The copyright office also continued to be under-manned, with only the director in place, he added.
He further told lawmakers that the NCAC has witnessed financial constraints because of the outbreak of the Ebola in the sub-region around March 2014.
“It has huge negative impact on tourists’ arrival, and by extension the economy of countries like The Gambia, which heavily relies on tourism, but managed to stay Ebola-free.”
The revenue generated from visits to museums and heritage sites, and the source of internally generated revenue for NCAC declined by more than 60 per cent, he said.
“The greatest impact of this financial strain was felt on recurrent expenses such as fuel, stationery and supplies, maintenance, and utility bills and, in addition, important activities planned for the year such as the revision of the cultural policy, the conduct of staff and institutional audit; the operationalisation of Kankurang Centre in Janjanbureh; the rehabilitation of the Wassu Museum; did not take place because of the funding limitation.”
Mr Ceesay further cited the achievement of NCAC in 2014; support to festivals, most of which took place in 2013 recurred in 2014 with minor reforms to improve on the delivery to meet the department’s strategic objective.
The department since then continued to support and facilitate community festivals, with a view to incorporating them in the National Calendar of the events, he added.
As a cultural tourism product, the plan was to consolidate at least 12 selected community festivals and improve them to form part of the national calendar; and build them together with the Gambia Tourism Board as a cultural tourism product.
“We organised jointly with GTBoard for local festival organizers on events planning and management, including training for cultural troupes on costumes and choreography to enhance their performances during festivals.”
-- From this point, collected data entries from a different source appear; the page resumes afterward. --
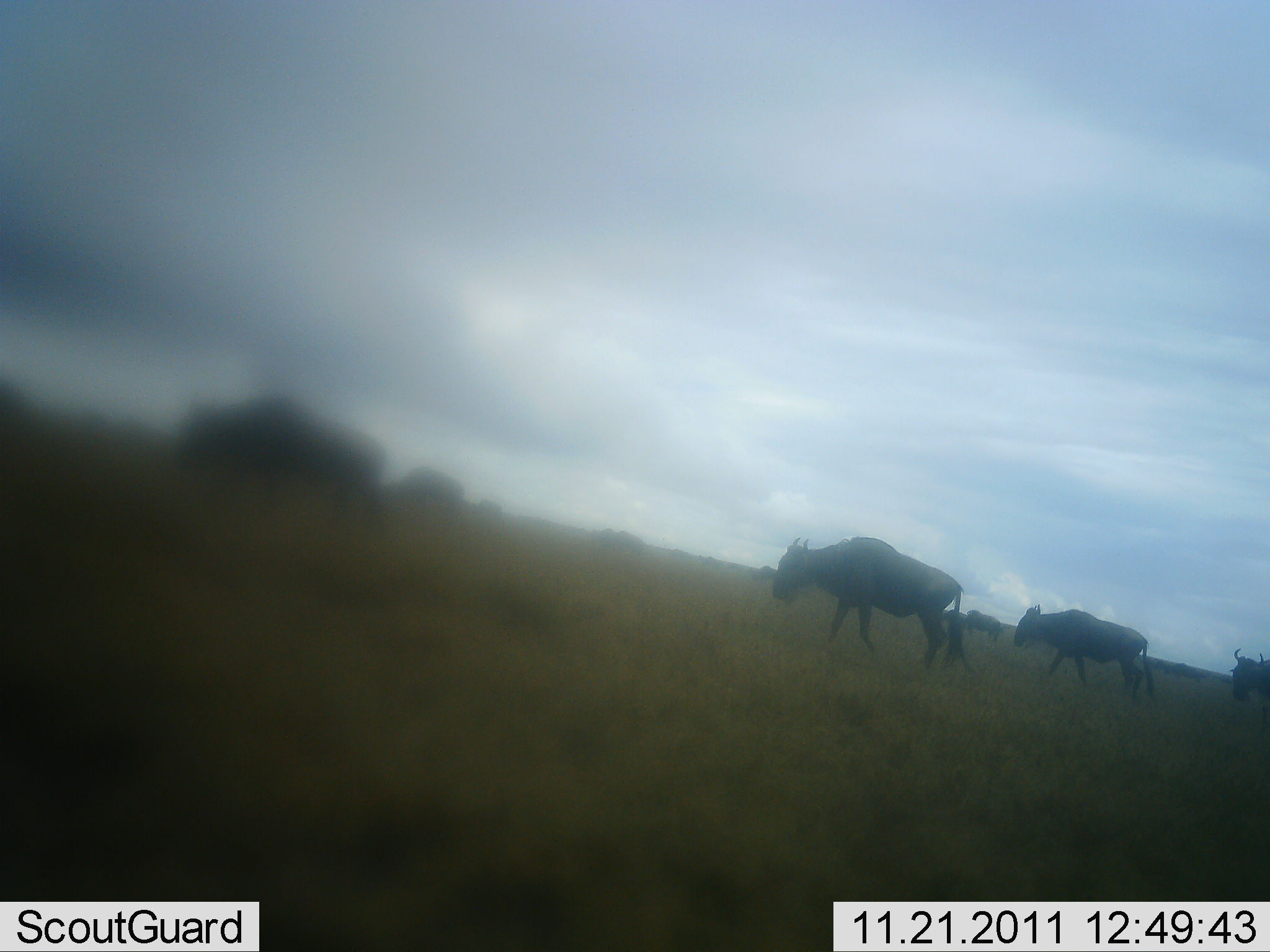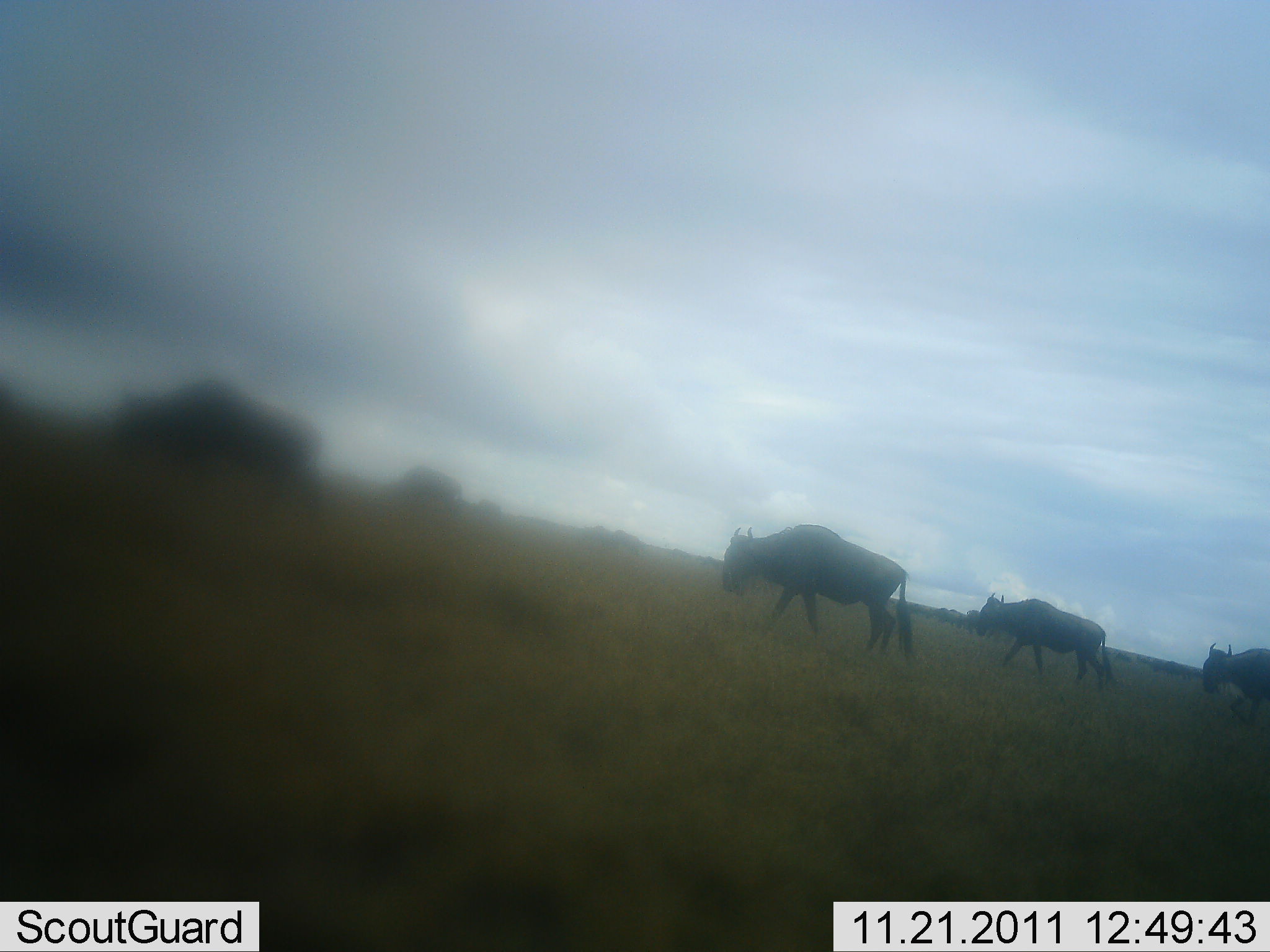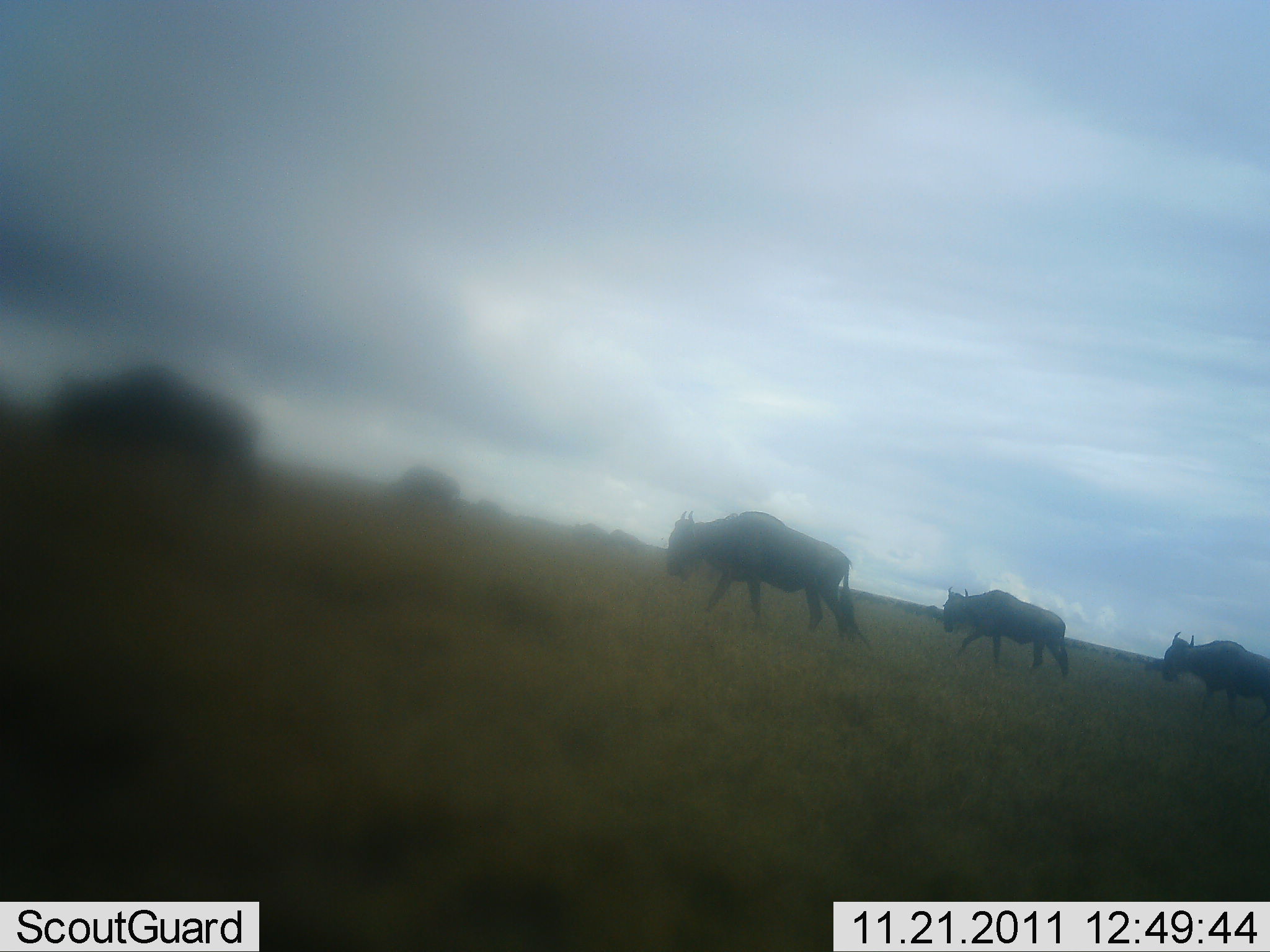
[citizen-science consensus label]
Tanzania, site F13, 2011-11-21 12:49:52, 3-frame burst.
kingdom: Animalia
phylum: Chordata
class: Mammalia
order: Artiodactyla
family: Bovidae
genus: Connochaetes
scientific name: Connochaetes taurinus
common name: blue wildebeest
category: wildebeest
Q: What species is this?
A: Wildebeest (blue wildebeest) (Connochaetes taurinus).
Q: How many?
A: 5.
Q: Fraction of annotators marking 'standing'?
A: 12%.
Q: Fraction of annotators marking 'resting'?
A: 0%.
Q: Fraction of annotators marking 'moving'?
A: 100%.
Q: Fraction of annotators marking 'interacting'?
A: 0%.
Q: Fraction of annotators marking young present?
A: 0%.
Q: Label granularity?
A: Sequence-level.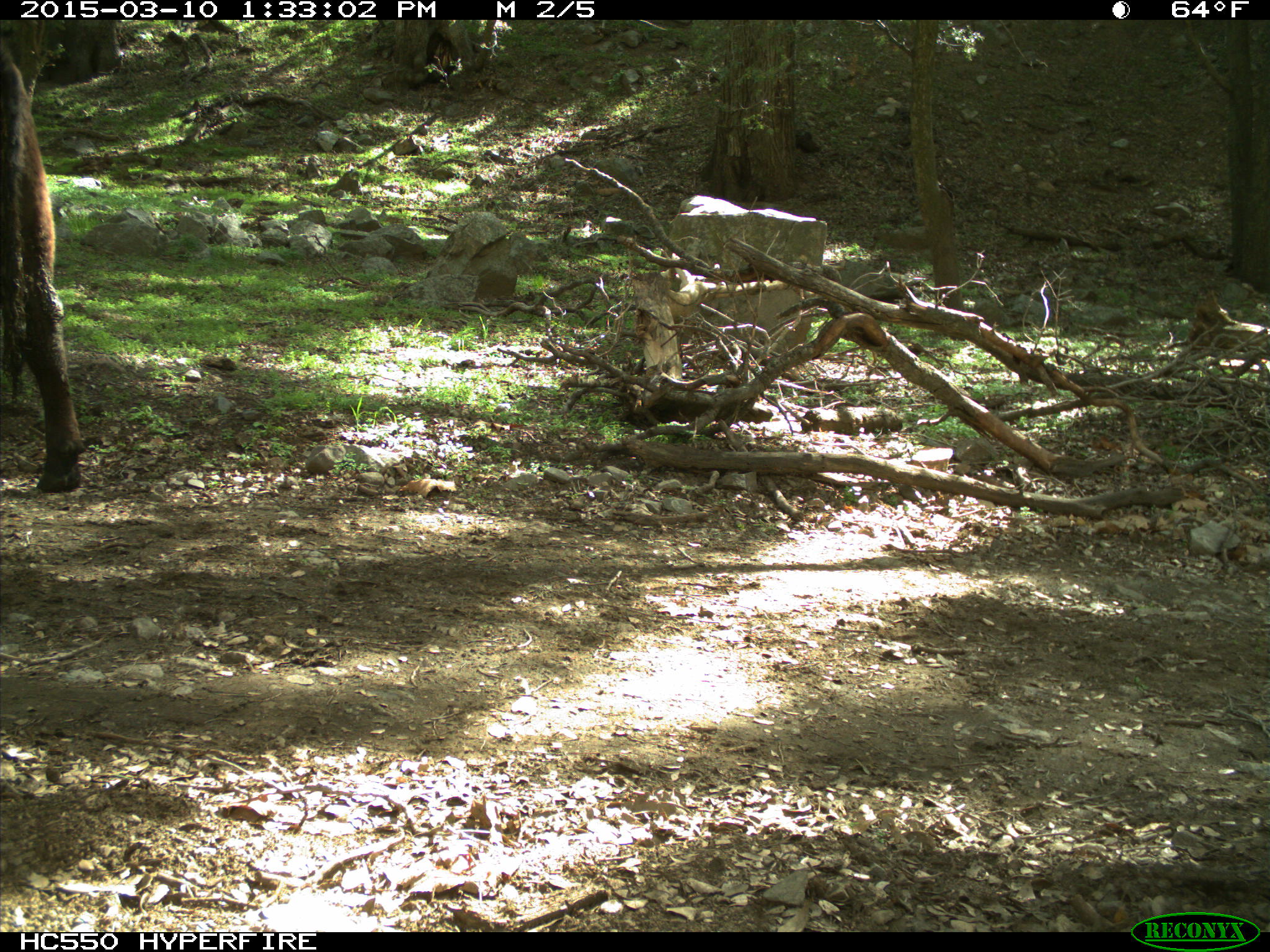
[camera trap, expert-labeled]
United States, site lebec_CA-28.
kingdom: Animalia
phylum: Chordata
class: Mammalia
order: Artiodactyla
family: Bovidae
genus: Bos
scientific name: Bos taurus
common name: domestic cow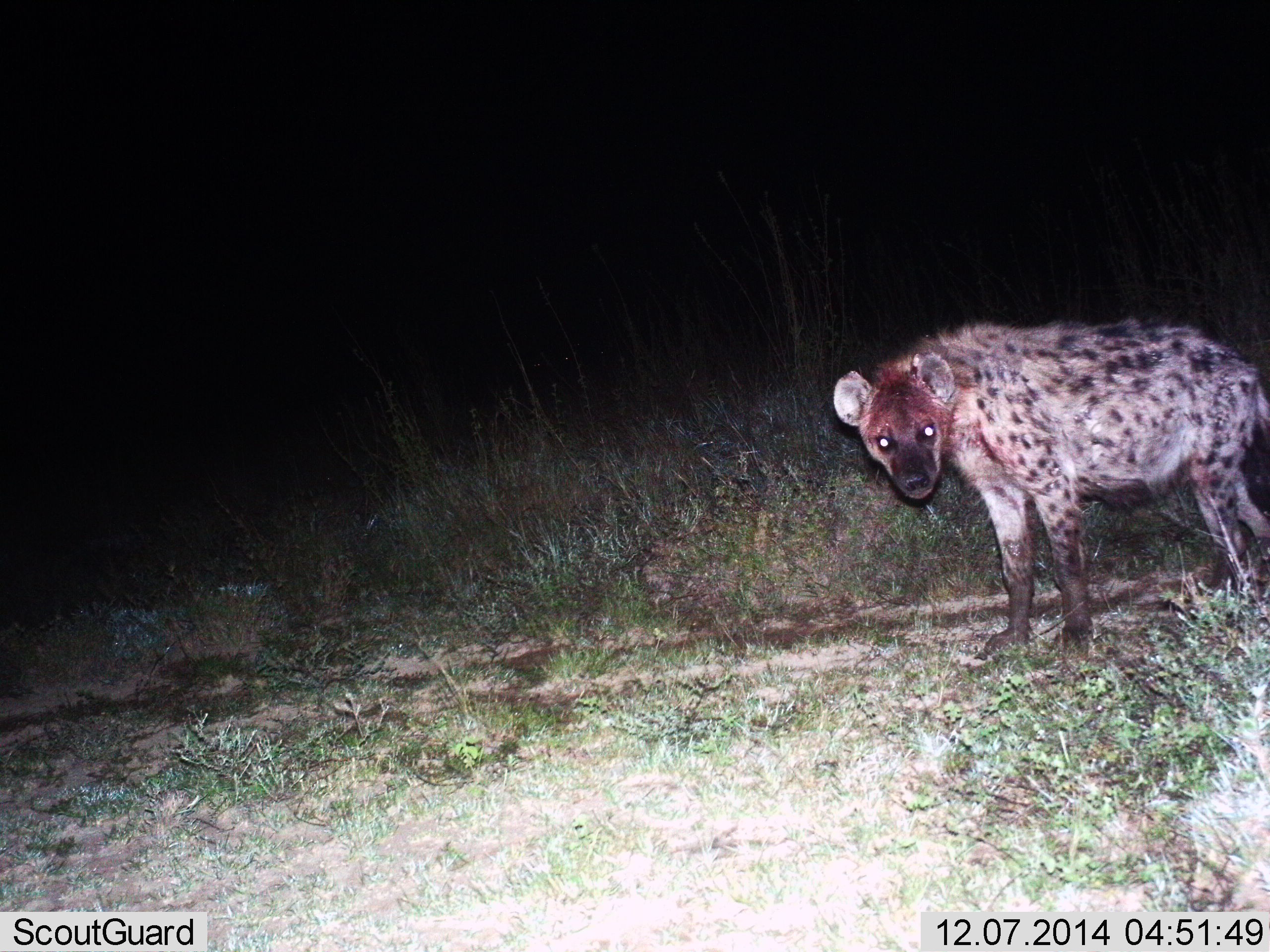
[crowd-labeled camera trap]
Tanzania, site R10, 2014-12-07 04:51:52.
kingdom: Animalia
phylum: Chordata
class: Mammalia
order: Carnivora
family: Hyaenidae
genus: Crocuta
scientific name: Crocuta crocuta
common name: spotted hyena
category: hyenaspotted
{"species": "hyenaspotted (spotted hyena) (Crocuta crocuta)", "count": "1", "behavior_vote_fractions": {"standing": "100%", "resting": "0%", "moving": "10%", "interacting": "0%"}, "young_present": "0%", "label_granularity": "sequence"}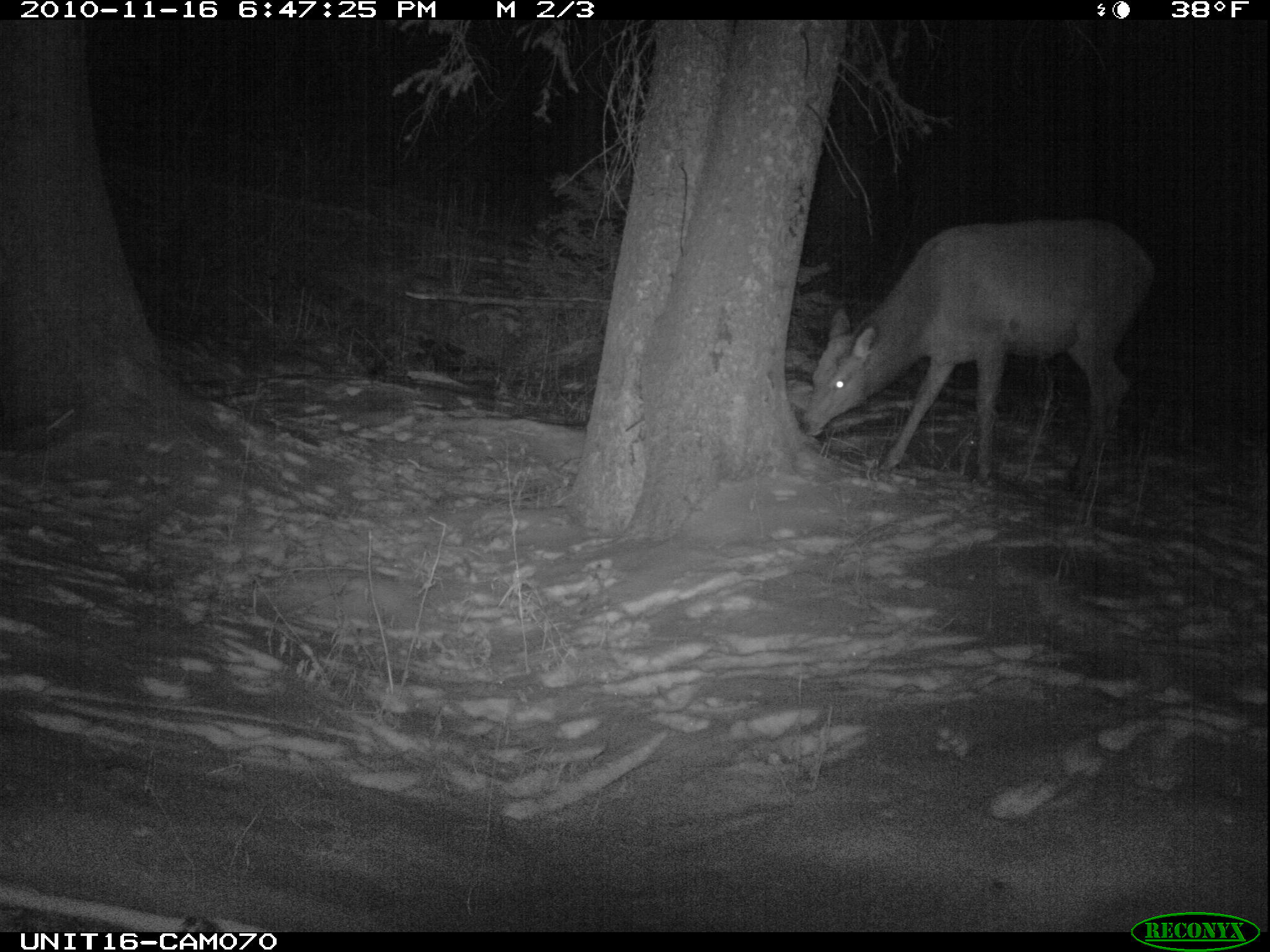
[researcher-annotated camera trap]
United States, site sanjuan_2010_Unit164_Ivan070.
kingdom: Animalia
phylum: Chordata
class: Mammalia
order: Artiodactyla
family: Cervidae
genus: Cervus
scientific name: Cervus elaphus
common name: red deer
It was also how to package their diverse cultures as a tourism attraction and all festivals attended by NCAC were documented in audio-visual format and still-photograph with a view to producing a DVD and brochures on festivals of The Gambia by the end of the year 2014 for subsequent distribution in 2015 season.
The NCAC would return to the National Assembly today for the consideration of their annual activity report and financial statement.